#### REQUIRED WORK
Reproduce exactly the lines below, starting with the line that contains "How far is (185,74) from the picture-taker?" and ending with the last line of the records, both included, and nothing else.

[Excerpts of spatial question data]

⁂

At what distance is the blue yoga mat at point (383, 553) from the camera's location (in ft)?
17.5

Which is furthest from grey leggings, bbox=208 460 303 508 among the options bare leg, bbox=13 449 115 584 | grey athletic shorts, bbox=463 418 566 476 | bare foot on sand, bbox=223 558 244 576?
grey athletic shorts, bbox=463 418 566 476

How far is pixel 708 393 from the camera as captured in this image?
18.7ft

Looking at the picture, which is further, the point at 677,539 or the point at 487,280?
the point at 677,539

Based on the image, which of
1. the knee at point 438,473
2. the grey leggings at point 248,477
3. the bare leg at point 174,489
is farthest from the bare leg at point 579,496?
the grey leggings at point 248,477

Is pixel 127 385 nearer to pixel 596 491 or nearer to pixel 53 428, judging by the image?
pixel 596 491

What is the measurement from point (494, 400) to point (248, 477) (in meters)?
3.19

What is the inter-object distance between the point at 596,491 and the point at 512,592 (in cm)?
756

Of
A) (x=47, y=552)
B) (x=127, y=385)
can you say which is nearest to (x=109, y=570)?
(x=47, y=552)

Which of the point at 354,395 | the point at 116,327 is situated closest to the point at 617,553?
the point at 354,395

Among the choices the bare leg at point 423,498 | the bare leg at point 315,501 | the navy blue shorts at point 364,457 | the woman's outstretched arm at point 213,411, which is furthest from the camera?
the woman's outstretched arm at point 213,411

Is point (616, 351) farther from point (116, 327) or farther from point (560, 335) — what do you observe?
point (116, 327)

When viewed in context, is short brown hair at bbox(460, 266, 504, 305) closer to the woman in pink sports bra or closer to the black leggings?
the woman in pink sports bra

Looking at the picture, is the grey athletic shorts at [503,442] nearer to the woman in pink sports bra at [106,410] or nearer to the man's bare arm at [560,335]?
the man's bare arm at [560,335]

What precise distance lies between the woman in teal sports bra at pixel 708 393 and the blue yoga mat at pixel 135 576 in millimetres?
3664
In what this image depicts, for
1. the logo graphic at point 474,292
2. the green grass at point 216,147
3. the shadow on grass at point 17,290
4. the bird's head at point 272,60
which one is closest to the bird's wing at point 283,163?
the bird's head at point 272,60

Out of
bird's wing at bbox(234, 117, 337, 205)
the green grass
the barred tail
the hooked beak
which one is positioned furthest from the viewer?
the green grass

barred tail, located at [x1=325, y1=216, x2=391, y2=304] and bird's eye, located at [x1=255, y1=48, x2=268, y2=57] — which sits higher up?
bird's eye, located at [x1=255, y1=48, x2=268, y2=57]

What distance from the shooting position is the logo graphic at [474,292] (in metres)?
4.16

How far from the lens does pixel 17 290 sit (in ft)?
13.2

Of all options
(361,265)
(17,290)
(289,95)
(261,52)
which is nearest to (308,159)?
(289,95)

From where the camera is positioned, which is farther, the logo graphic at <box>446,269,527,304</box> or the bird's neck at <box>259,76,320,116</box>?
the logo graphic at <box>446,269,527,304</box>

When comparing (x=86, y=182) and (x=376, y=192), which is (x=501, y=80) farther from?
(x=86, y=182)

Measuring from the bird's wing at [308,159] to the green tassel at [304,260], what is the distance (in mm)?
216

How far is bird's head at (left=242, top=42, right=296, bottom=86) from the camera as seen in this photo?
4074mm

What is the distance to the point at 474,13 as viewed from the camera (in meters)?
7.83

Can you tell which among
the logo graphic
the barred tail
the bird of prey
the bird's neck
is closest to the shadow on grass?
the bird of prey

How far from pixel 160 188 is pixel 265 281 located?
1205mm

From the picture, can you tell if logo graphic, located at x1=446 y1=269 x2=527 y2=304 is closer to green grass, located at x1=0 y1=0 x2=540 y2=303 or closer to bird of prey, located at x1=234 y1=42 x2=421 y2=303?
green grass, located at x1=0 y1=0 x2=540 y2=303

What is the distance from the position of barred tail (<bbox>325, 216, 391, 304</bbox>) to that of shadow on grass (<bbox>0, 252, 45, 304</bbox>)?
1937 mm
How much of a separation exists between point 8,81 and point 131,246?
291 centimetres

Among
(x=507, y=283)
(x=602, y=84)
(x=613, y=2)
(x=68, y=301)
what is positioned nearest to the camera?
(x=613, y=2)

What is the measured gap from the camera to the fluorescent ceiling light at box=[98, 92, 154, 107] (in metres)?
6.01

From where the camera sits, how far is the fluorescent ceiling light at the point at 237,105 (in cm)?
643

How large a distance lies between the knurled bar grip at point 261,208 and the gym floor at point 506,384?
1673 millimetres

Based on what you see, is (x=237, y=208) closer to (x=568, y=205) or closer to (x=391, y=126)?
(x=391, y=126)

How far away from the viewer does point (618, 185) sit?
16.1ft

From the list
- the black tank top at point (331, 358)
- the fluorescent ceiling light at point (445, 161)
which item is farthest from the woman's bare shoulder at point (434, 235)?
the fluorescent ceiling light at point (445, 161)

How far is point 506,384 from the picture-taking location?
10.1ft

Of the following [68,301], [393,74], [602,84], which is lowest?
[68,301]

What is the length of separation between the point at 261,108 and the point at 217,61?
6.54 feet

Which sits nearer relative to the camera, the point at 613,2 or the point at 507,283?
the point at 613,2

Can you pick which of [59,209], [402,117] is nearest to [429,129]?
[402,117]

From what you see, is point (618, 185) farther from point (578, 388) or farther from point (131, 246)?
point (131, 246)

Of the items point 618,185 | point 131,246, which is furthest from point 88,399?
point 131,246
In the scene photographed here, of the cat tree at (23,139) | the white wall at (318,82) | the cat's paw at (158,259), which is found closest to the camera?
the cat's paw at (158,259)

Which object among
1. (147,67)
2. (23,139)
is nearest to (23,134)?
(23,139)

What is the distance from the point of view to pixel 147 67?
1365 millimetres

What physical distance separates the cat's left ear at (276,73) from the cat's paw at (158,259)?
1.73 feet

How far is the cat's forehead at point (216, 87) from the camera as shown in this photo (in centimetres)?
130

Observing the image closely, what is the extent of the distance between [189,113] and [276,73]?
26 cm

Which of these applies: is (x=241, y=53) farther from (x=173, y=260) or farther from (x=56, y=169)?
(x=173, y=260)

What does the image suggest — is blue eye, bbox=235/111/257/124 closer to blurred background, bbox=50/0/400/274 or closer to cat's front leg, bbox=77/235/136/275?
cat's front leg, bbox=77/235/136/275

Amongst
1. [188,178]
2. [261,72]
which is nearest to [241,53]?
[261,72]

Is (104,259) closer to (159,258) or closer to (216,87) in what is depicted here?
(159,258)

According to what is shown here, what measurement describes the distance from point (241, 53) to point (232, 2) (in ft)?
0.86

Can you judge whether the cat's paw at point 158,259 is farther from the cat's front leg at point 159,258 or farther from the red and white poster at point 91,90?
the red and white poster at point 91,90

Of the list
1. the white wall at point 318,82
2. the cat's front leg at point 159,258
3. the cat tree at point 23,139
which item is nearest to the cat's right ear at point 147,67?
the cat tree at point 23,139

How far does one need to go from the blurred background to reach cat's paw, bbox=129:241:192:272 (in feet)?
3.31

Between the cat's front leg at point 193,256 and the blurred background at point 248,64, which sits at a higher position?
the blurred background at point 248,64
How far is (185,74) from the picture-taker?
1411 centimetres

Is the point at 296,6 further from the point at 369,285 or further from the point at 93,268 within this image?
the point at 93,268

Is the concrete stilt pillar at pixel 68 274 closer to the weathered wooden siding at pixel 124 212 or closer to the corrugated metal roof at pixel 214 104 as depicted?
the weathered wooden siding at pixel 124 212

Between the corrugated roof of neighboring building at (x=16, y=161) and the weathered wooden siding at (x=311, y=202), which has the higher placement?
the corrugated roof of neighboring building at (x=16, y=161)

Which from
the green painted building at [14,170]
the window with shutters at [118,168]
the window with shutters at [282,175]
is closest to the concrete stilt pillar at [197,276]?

⁂

#### TASK OUTPUT
How far is (185,74) from the picture-taker?
1411 centimetres

Is the point at 296,6 further from the point at 369,285 or further from the point at 93,268 within this image?
the point at 93,268

Is the concrete stilt pillar at pixel 68 274 closer to the weathered wooden siding at pixel 124 212 or closer to the corrugated metal roof at pixel 214 104 as depicted?
the weathered wooden siding at pixel 124 212

Between the corrugated roof of neighboring building at (x=16, y=161) and the weathered wooden siding at (x=311, y=202), which has the higher placement?
the corrugated roof of neighboring building at (x=16, y=161)

Which from
the green painted building at [14,170]
the window with shutters at [118,168]
the window with shutters at [282,175]
is closest to the concrete stilt pillar at [197,276]?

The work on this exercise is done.